And to the extent Plaintiff submitted its opposition to Defendants’ cross-motion and attached a printout from the USPS reflecting the same certified number, this Court will not accept it. First, this affirmation, dated February 28, 2014, was served over two months after Defendants’ December 13, 2013 cross-motion was made, and there is no indication in the papers or the file that Plaintiff was granted an extension. Moreover, Plaintiff fails to explain why there was a delay. While this Court prefers to decide issues on their merits, this Court cannot ignore [*3]this excessive delay. And second, even it the Court were to consider this printout — which is arguably not even in admissible form — Plaintiff cannot rely on evidence submitted for the first time in its reply papers to remedy deficiencies in its prima facie showing. See Novita, LLC v. Hotel Times Square, LLC, 2013 WL 5785929 (Sup.Ct. October 17, 2013), citing Those Certain Underwriters at Lloyds, London v. Gray, 49 AD3d 1, 9 (1st Dept. 2007); see also Gampero v. Mathai, 105 AD3d 995 (2d Dept. 2013). As such, this Court will not consider the reply papers.In further support of their cross-motion, Defendants contest Plaintiff’s standing to commence this action. Although the failure to properly serve RPAPL §1304 Notice is sufficient reason to grant Defendants’ cross-motion and dismiss the complaint, this Court will address the standing issue in light of the possibility that the action may be recommenced after Plaintiff effects proper service of RPAPL §1304 Notice.
The plaintiff in a foreclosure action must establish the existence of the promissory note and a related mortgage referable to the subject property, its ownership of the mortgage and the defendant’s default in payment. Campaign v. Barba, 23 AD3d 327 (2d Dept. 2005). With respect to the issue of ownership, “[a]n assignment of a mortgage without assignment of the underlying note or bond is a nullity, and no interest is acquired by it.” Deutsche Bank National Trust Co. v. Barnett, 88 AD3d 636, 637 (2d Dept. 2011). The foreclosing party, as plaintiff, must establish that it is “both the holder or assignee of the subject mortgage, and the holder of the underlying note, at the time the action is commenced.” Homecomings Financial, LLC v. Guldi, 103 AD3d 506 (2d Dept. 2013), quoting Bank of New York v. Silverberg, 86 AD3d 274, 282-83 (2d Dept. 2011).
Here, in the documents provided, the initial assignment of the mortgage and note from New Century Mortgage Corporation to Deutsche Bank National Trust Company f/k/a Bankers Trust Company of California, N.A., is circumspect, thereby rendering any subsequent assignments questionable. Moreover, the subsequent assignment of the mortgage to the current Plaintiff fails to indicate whether the Note was assigned as well.
Moreover, putting aside the validity of the initial assignment, it is still unclear from the affidavit of Alexa Benincasa whether Plaintiff was in physical possession of the Note at the time the action was commenced.

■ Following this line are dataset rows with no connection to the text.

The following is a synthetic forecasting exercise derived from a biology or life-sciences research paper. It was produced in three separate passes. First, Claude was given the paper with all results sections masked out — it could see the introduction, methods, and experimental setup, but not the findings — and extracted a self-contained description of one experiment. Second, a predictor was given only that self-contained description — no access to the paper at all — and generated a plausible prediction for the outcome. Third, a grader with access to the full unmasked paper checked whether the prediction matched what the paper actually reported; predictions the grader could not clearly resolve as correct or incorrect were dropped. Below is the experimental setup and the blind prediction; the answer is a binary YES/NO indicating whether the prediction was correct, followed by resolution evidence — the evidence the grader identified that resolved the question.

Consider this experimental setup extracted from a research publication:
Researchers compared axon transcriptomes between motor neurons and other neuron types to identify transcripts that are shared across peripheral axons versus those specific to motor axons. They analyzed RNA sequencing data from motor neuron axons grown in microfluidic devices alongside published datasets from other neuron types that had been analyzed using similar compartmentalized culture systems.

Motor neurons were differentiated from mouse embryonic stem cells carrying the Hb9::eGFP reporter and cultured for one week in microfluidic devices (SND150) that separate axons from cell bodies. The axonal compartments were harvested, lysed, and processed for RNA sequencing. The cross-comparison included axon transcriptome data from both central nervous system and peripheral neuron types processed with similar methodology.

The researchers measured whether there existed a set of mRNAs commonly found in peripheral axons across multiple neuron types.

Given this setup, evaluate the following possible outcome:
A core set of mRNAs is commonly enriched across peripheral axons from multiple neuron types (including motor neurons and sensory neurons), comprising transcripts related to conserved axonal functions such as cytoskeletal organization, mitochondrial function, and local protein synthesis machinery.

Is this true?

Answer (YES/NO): YES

As a threshold matter, as Defendant correctly points out, there is no indication in the record or moving papers, what authority a “Contract Management Coordinator” has to attest to the facts that she has. Moreover, her blanket statement that Plaintiff possessed the Note at the time of the commencement of the action, without any facts to support this statement, is insufficient to establish that Plaintiff did in fact have such possession. And the assignment of mortgage to the instant Plaintiff lends no further proof. As such, Plaintiff needs to be prepare to answer these questions at a future hearing, if one is ordered, as it has failed to establish a prima facie case.In light of the foregoing, this Court need not address the remaining issues, and it is hereby
ORDERED that Plaintiff’s motion is denied; and it is further
ORDERED that Defendant’s cross-motion is granted, and the action is dismissed without prejudice.The foregoing constitutes the Decision and Order of the Court.
Dated:Carmel, New York
June 20, 2014
HON. VICTOR G. GROSSMAN, J.S.C.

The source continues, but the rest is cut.